Data Archive

Comprehensive Collection of Educational Open Data Sources for Machine Learning and Data Science



The Complex Adaptive Systems Laboratory (CASL) has collected information and links to numerous open source machine learning and network science datasets for students, university professors, and data scientists. The links are provided for educational and research purposes only and are classified into categories based on subject area domains. This archive of links is still growing and includes datasets from kaggle, UCI Machine Learning Repository,, Harvard Dataverse, skymind, Microsoft Research Open Data, etc. The dataset descriptions include citations and links to the original owner’s pages. Please contact the CASL at or should you have any datasets to share or any questions and concerns about the links provided.

General Terms of Use:

This archive is provided for research purposes only. By using this archive, you understand and adhere to take the sole responsibility of how you use these datasets. You accept to refer to the original pages and follow the policies for each specific dataset. Use of each datasets means that you have agreed to the terms and conditions regarding that particular dataset. This is why we are referring to the original webpages for each of the datasets provided in our archive. The datasets should not be used for any illegal activities or hateful purposes or for any other purposes contrary to the terms and conditions that pertain to each dataset.
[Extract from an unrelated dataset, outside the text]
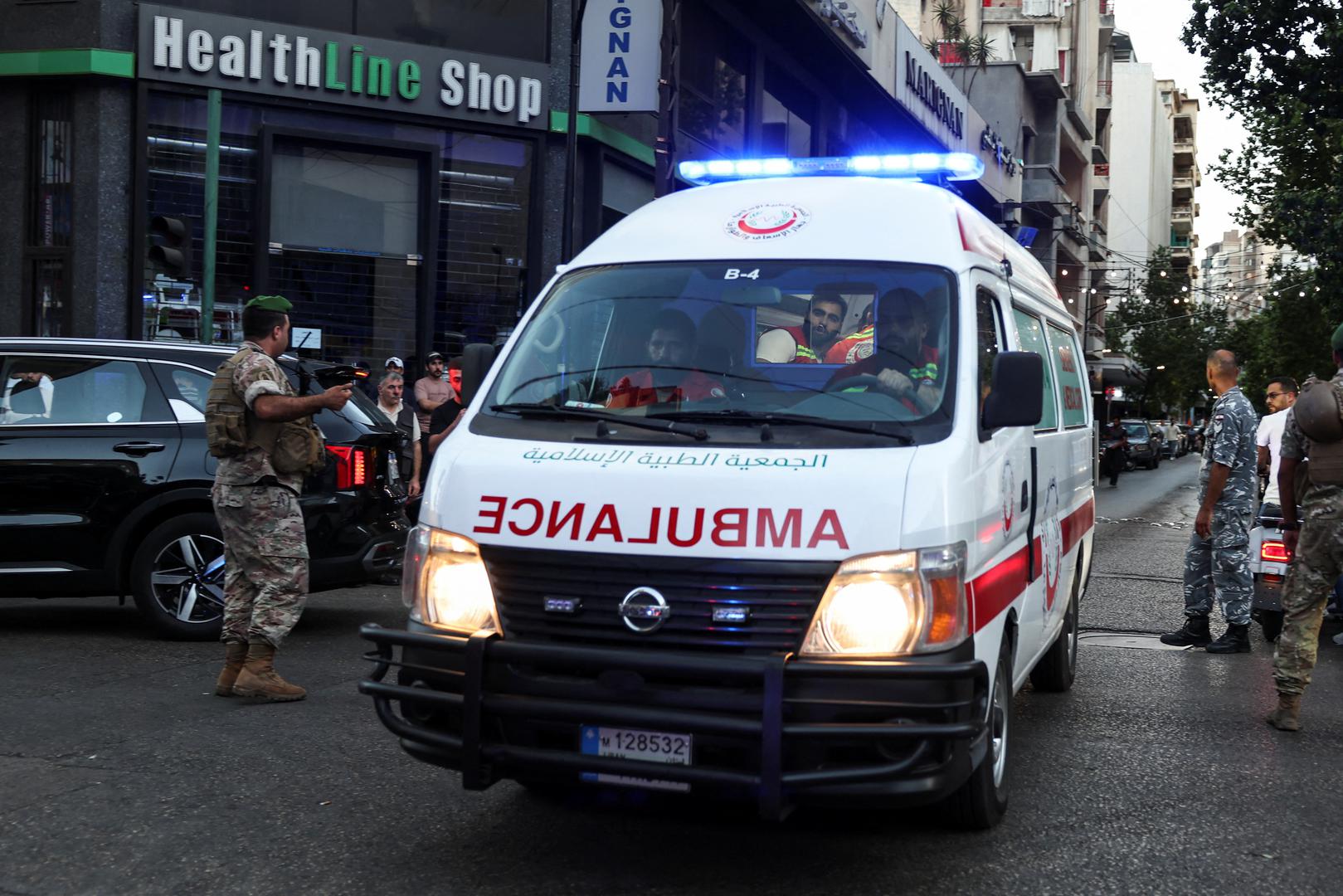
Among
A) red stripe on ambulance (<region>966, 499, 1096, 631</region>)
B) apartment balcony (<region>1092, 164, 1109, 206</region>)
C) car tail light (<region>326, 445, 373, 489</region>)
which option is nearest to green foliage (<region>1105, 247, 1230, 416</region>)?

All conditions for use and copyright provisions are posted on the owner’s original websites and it is the sole responsibility of each user who accesses these datasets to abide by such conditions and/or restrictions of use. It is imperative that the dataset owners’ rights are preserved. By using this archive and the respective datasets, you hereby agree to indemnify and hold the University of Central Florida and UCF Board of Trustees harmless from any and all use by you that is contrary to the terms and conditions pertaining to a particular dataset.

The University of Central Florida Board of Trustees, the University of Central Florida and its employees, agents, faculty, staff and students (“University of Central Florida and Associated Parties”) shall have no obligation, expressed or implied, to supervise, monitor, review, maintain, provide support services, or otherwise assume responsibility for the use of these datasets and associated websites. The University of Central Florida expressly disclaims any and all warranties (express or implied) in conjunction with these datasets and associated websites, including but not limited to warranties of merchantability, fitness for a particular purpose, warranties of non-infringement or non-violation of any kind whatsoever (including but not limited to non-infringement of any kind of intellectual property) and any and all other warranties.  The RECIPIENT hereby agrees to accept the datasets and associated websites in accordance with the terms and conditions pertaining to each particular dataset. In no event will the University of Central Florida and Associated Parties be responsible to the RECIPIENT for any damages, including but not limited to direct damages, indirect damages, incidental damages, consequential damages, exemplary damages of any kind, lost goodwill, lost profits, lost business and/or any direct or indirect economic damages whatsoever regardless of whether such damages arise from claims based upon negligence, tort (including strict liability or other legal theory), and regardless of whether the University of Central Florida and Associated Parties were advised or had reason to know of the possibility of incurring such damages in advance.  The University of Central Florida expressly retains all rights, benefits, and immunities of sovereign immunity under section 768.28, Florida statutes.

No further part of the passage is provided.